## 任务 1
根据页面正文,运行其中的Java示例代码之前,为什么要确保hiveserver2已经开启?请用一到三句话说明。
## 任务 2
页面正文提到,hiveserver2默认开启的端口是多少?
## 任务 3
请接着讲用Java通过JDBC查询Hive的页面正文,从它的最后一句往下续写。

入坑指南(1)
1. JDBC的客户端调用
用Java来做hive查询的代码样例如下。相关Jar包的配置,见本页最后的pom文件。下面的代码充当了beeline的作用。所以,为了保证能连接上hive,需要确保已经开启了hiveserver2。hiveserver2默认开启的端口是10000。这里我指定的查询语句是select name, buydate, cost, sum(cost) over(partition by name order by cost) from buy
,实现按名字分组,组内按消费排序,并用窗口统计累计消费额。
import java.sql.*;
public class ExecTest {
public static void main(String[] args) throws SQLException {
String host = "localhost";
String port = "10000";
String database = "test";
String userName = "";
String pwd = "";
Statement statement = doConnection(host, port, database, userName, pwd);
String sql = "select name, buydate, cost, sum(cost) over(partition by name order by cost) from buy";
ResultSet resultSet = doQuery(statement, sql);
while(resultSet.next()){
System.out.println(resultSet.getString(1) + "\t" + resultSet.getString(2) +
"\t" + resultSet.getString(3) + "\t" + resultSet.getString(4));
}
}
private static ResultSet doQuery(Statement statement, String sql) throws SQLException {
return statement.executeQuery(sql);
}
private static Statement doConnection(String host, String port, String database, String userName, String pwd) {
Statement statement = null;
String driverName = "org.apache.hive.jdbc.HiveDriver";
try {
Class.forName(driverName);
String url = "jdbc:hive2://" + host+ ":" + port + "/" + database;
Connection connection = DriverManager.getConnection(url, userName, pwd);
statement = connection.createStatement();
} catch (ClassNotFoundException e) {
e.printStackTrace();
} catch (SQLException e) {
e.printStackTrace();
}
return statement;
}
}
同时,我们需要在Hadoop的core-site.xml文件夹中添加一下语句,使用hadoop的用户代理。否则会报错:org.apache.hadoop.ipc.RemoteException:User:hc not allowed to impersonate root
。这里的hc
是我的用户名。

## 数据摘录
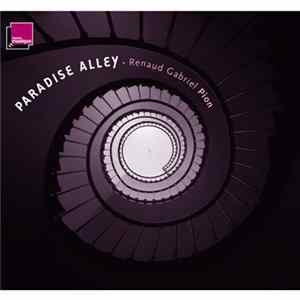 Renaud Pion - Paradise Alley flac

## 作答区 1
示例代码起的是beeline的作用。要让它连接上hive,就必须先开启hiveserver2。

## 作答区 2
10000。

## 作答区 3
<property>
<name>hadoop.proxyuser.hc.hosts</name>
<value>*</value>
</property>
<property>
<name>hadoop.proxyuser.hc.groups</name>
<value>*</value>
</property>
运行结果:
SLF4J: Class path contains multiple SLF4J bindings.
SLF4J: Found binding in [jar:file:/home/hc/.m2/repository/org/apache/logging/log4j/log4j-slf4j-impl/2.6.2/log4j-slf4j-impl-2.6.2.jar!/org/slf4j/impl/StaticLoggerBinder.class]
SLF4J: Found binding in [jar:file:/home/hc/.m2/repository/org/slf4j/slf4j-log4j12/1.7.25/slf4j-log4j12-1.7.25.jar!/org/slf4j/impl/StaticLoggerBinder.class]
SLF4J: See http://www.slf4j.org/codes.html#multiple_bindings for an explanation.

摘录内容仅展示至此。